▸ Problem requirements
Each record must be reproduced exactly as it is shown.

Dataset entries
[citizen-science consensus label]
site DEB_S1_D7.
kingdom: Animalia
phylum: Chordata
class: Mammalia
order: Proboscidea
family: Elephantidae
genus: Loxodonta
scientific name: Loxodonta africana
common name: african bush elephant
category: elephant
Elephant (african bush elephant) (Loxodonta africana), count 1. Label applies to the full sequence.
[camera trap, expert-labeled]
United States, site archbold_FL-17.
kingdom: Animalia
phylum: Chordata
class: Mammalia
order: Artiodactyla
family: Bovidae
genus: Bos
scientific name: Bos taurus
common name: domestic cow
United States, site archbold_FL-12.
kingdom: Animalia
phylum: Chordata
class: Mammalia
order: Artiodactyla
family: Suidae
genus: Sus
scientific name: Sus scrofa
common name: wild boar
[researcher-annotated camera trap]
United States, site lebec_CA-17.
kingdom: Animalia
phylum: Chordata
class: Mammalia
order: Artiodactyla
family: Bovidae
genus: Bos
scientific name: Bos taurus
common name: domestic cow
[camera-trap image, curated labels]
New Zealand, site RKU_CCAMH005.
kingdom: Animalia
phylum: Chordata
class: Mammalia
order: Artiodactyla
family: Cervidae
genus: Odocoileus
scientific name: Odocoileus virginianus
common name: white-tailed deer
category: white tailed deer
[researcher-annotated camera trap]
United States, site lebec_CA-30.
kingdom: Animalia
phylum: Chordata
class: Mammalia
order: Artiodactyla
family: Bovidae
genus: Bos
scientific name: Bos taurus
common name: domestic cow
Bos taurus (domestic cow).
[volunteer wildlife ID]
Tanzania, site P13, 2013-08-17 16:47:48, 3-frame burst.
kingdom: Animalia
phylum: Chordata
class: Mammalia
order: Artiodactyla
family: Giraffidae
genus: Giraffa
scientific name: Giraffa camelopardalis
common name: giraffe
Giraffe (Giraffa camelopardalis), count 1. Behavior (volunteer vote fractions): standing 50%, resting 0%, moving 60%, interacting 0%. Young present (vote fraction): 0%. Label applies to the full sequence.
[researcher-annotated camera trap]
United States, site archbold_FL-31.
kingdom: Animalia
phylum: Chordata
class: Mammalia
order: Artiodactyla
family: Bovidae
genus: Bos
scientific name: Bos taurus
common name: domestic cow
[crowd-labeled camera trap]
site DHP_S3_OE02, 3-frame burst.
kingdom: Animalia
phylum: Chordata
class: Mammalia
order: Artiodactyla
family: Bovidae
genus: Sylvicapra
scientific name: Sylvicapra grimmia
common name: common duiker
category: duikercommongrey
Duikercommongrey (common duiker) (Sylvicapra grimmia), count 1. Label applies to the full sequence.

▸ Response to the exercise
[citizen-science consensus label]
site DEB_S1_D7.
kingdom: Animalia
phylum: Chordata
class: Mammalia
order: Proboscidea
family: Elephantidae
genus: Loxodonta
scientific name: Loxodonta africana
common name: african bush elephant
category: elephant
Elephant (african bush elephant) (Loxodonta africana), count 1. Label applies to the full sequence.
[camera trap, expert-labeled]
United States, site archbold_FL-17.
kingdom: Animalia
phylum: Chordata
class: Mammalia
order: Artiodactyla
family: Bovidae
genus: Bos
scientific name: Bos taurus
common name: domestic cow
United States, site archbold_FL-12.
kingdom: Animalia
phylum: Chordata
class: Mammalia
order: Artiodactyla
family: Suidae
genus: Sus
scientific name: Sus scrofa
common name: wild boar
[researcher-annotated camera trap]
United States, site lebec_CA-17.
kingdom: Animalia
phylum: Chordata
class: Mammalia
order: Artiodactyla
family: Bovidae
genus: Bos
scientific name: Bos taurus
common name: domestic cow
[camera-trap image, curated labels]
New Zealand, site RKU_CCAMH005.
kingdom: Animalia
phylum: Chordata
class: Mammalia
order: Artiodactyla
family: Cervidae
genus: Odocoileus
scientific name: Odocoileus virginianus
common name: white-tailed deer
category: white tailed deer
[researcher-annotated camera trap]
United States, site lebec_CA-30.
kingdom: Animalia
phylum: Chordata
class: Mammalia
order: Artiodactyla
family: Bovidae
genus: Bos
scientific name: Bos taurus
common name: domestic cow
Bos taurus (domestic cow).
[volunteer wildlife ID]
Tanzania, site P13, 2013-08-17 16:47:48, 3-frame burst.
kingdom: Animalia
phylum: Chordata
class: Mammalia
order: Artiodactyla
family: Giraffidae
genus: Giraffa
scientific name: Giraffa camelopardalis
common name: giraffe
Giraffe (Giraffa camelopardalis), count 1. Behavior (volunteer vote fractions): standing 50%, resting 0%, moving 60%, interacting 0%. Young present (vote fraction): 0%. Label applies to the full sequence.
[researcher-annotated camera trap]
United States, site archbold_FL-31.
kingdom: Animalia
phylum: Chordata
class: Mammalia
order: Artiodactyla
family: Bovidae
genus: Bos
scientific name: Bos taurus
common name: domestic cow
[crowd-labeled camera trap]
site DHP_S3_OE02, 3-frame burst.
kingdom: Animalia
phylum: Chordata
class: Mammalia
order: Artiodactyla
family: Bovidae
genus: Sylvicapra
scientific name: Sylvicapra grimmia
common name: common duiker
category: duikercommongrey
Duikercommongrey (common duiker) (Sylvicapra grimmia), count 1. Label applies to the full sequence.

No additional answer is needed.